Aim of the task>
The expected answer is the full listing, repeated exactly and free of images.

Records supplied>

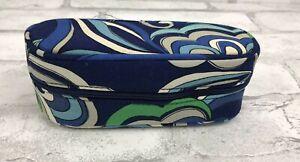 "Vera Bradley Eye Class Case -- Zip Closure, Mediterranean Blue Print 6x2.5"""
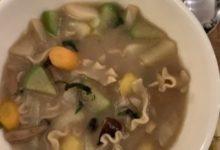 Confinés attablés #8 : Ze Kitchen galerie, la finesse des bouillons dans votre assiette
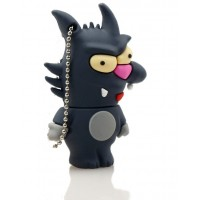 Wolf usb stick 16GB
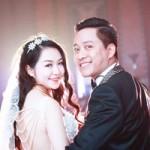 Ca nhạc - MTV - Ấn tượng clip Tuấn Hưng cầu hôn vợ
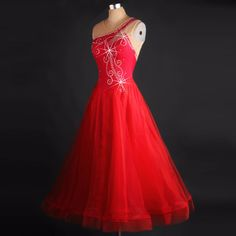 2017 New Women Ballroom Dance Dress Organza Sexy Backless Standard Performance Competition Jazz Waltz Tango Fox Trot Jigs Suits-in Ballroom from Novelty & Special Use on Aliexpress.com | Alibaba Group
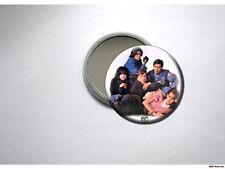 THE BREAKFAST CLUB John Hughs Pocket /Purse Mirror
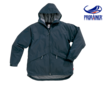 Chaqueta windlight azul 2230 t-l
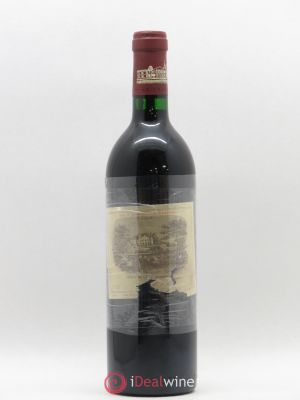 Château Lafite Rothschild 1er Grand Cru Classé  1986 - Lot de 1 Bottle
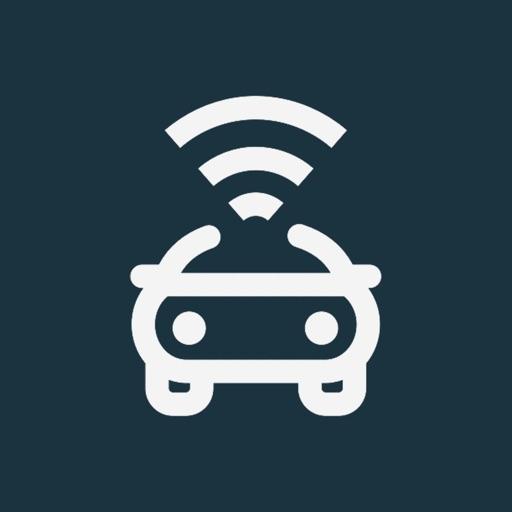 Bluetooth Car Streamer Pro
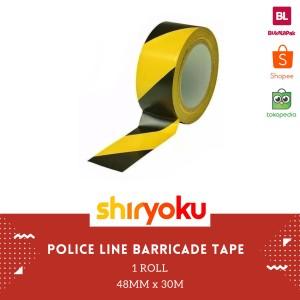 Harga Marking Tape 2 X 45m Lakban Perekat Lantai Police Line Grosir Katalog.or.id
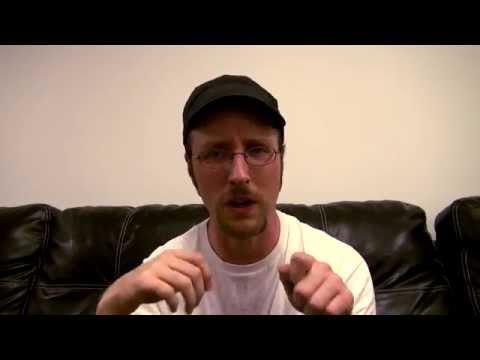 Last Airbender Vlogs: Episodes 54 & 55 - Boiling Rock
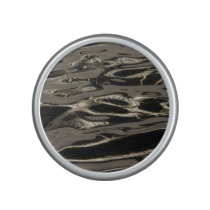 reflections abstract art speaker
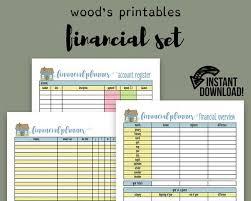 Financial Planner Pdf Printable Bill Tracker Bill Planner Bill Organizer Family Budget Financial Organizer Home Binder Budget Log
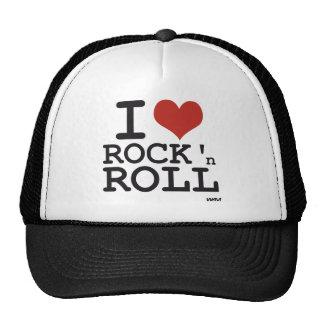 Eu amo o rock and roll boné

Exercise response>
 "Vera Bradley Eye Class Case -- Zip Closure, Mediterranean Blue Print 6x2.5"""
 Confinés attablés #8 : Ze Kitchen galerie, la finesse des bouillons dans votre assiette
 Wolf usb stick 16GB
 Ca nhạc - MTV - Ấn tượng clip Tuấn Hưng cầu hôn vợ
 2017 New Women Ballroom Dance Dress Organza Sexy Backless Standard Performance Competition Jazz Waltz Tango Fox Trot Jigs Suits-in Ballroom from Novelty & Special Use on Aliexpress.com | Alibaba Group
 THE BREAKFAST CLUB John Hughs Pocket /Purse Mirror
 Chaqueta windlight azul 2230 t-l
 Château Lafite Rothschild 1er Grand Cru Classé  1986 - Lot de 1 Bottle
 Bluetooth Car Streamer Pro
 Harga Marking Tape 2 X 45m Lakban Perekat Lantai Police Line Grosir Katalog.or.id
 Last Airbender Vlogs: Episodes 54 & 55 - Boiling Rock
 reflections abstract art speaker
 Financial Planner Pdf Printable Bill Tracker Bill Planner Bill Organizer Family Budget Financial Organizer Home Binder Budget Log
 Eu amo o rock and roll boné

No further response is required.